**GIVEN PASSAGE:**
I wanted to write something about my edits, but I can’t really tell you…basically anything about this book just yet. Which is a little tricky!! But everything about this book has been a little tricky, so—whatever, we’ll figure it out. Here’s my little update on draft three of Book 2, and some backstory on why I’m only now turning in a draft, nine months after I intended to do so! Just because sometimes I think it’s nice to hear that it’s normal for this stuff to take real, impossible-to-speed-up time.
(For the record: technically I have a working title, but it’s gotten no approvals from anyone of consequence. Literally just me & my roommate, whom I texted “is this a shitty title??” at midnight, two days before I turned it in. So it will almost certainly change! It really is, for all intents and purposes, just Book 2 for now.)
Some very quick backstory: when we sold The Prospects in May 2022, it was in a two-book deal. My editor had seen some very basic pitches of other ideas I had, so she knew I had other stuff cooking, but there was very little contractually outlined about Book 2. So, I knew it would also be published by Dial, and edited by the same editor who I worked with on The Prospects (hi Katy!), but really none of us knew specifically what that book would be. Exciting/terrifying!
I formally pitched three ideas for Book 2 in April 2023. Of those three books, there was: one that I felt very confident I could write, but that didn’t feel super exciting to me; a second, that I absolutely loved but which didn’t feel like a totally appropriate follow-up to The Prospects, for a few reasons; and a third, that I’d been thinking about basically nonstop for about a year at that point, and which I wanted desperately to write but was not entirely sure I would be able to pull off.
For each of those books, I designed these one-pager pitch documents, including the following details:
A working title—just something I frantically scribbled before submitting; I hated all three, but whatever, I hate calling things “untitled” (I have since changed Book 2’s working title)
Genre—two romantic comedies and one romantic dramedy (though genre sure is tricky, isn’t it?? please imagine me making that panicked smiling face that Pearl makes in Pearl, a movie I have exclusively seen through memes)
Location—two west coast, one east; all cities I’ve lived in
Time period—have I mentioned I started out a historical fiction writer??
Statistics/By the Numbers—this was a fun little section where I wrote up fake “stats” for the book, with sliding 1-10 scales/temperature gauges/whatever for things like “T4T” or “friends-to-lovers” or “Portland grunge” (none of these are a hint for Book 2!1 you can’t trick me!!)
Premise—a 2-3 paragraph query-style pitch, where I got to expand a little more on the idea and themes beyond a standard elevator pitch
Characters—little one-paragraph sections where I gave name/age/basic characteristics of the protagonist and the love interest for each book (as a writer, I am a single-POV devotee, so there is always A Protagonist and A Love Interest)
Art—for one of the books (the one I ended up writing), I got to include preliminary character sketches by Sarah; if you ever need to make a character feel immediately REAL, and you can afford to do it, commission an immensely talented artist to draw them!! Dear god! Sarah is so fucking good at this shit!
Someday, when the book has been announced and I don’t have to redact everything about the project, I’ll show you the one-pager. I still love it.

**INPUT DATA:**
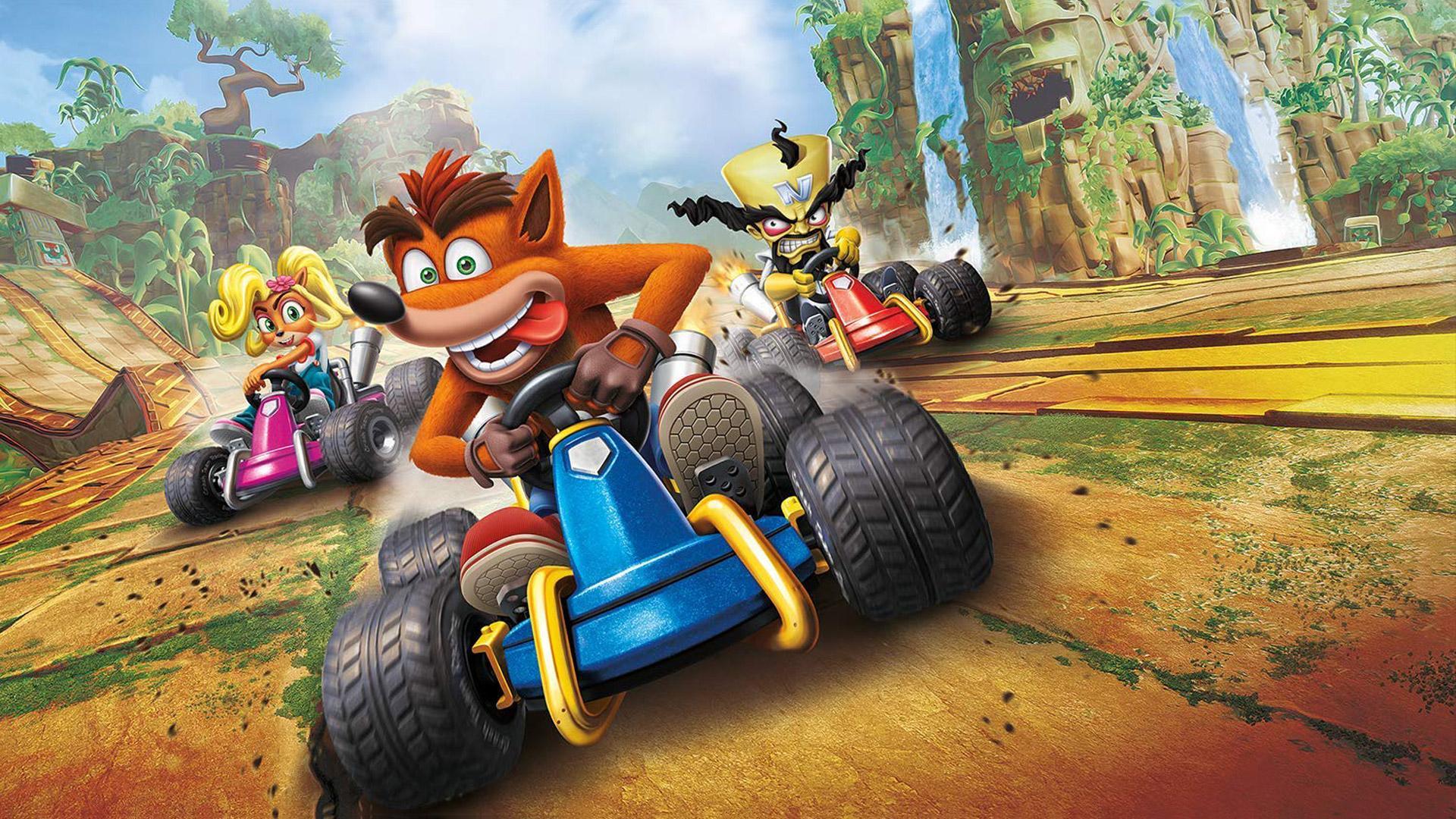 1920x1080 Artworks & Wallpaper. Crash Team Racing Nitro Fueled Image Gallery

**EXERCISE GOAL:**
Reproduce, word for word, the stretch of the Book 2 update from "For each of" through "seen through memes)".

**YOUR SOLUTION:**
For each of those books, I designed these one-pager pitch documents, including the following details:
A working title—just something I frantically scribbled before submitting; I hated all three, but whatever, I hate calling things “untitled” (I have since changed Book 2’s working title)
Genre—two romantic comedies and one romantic dramedy (though genre sure is tricky, isn’t it?? please imagine me making that panicked smiling face that Pearl makes in Pearl, a movie I have exclusively seen through memes)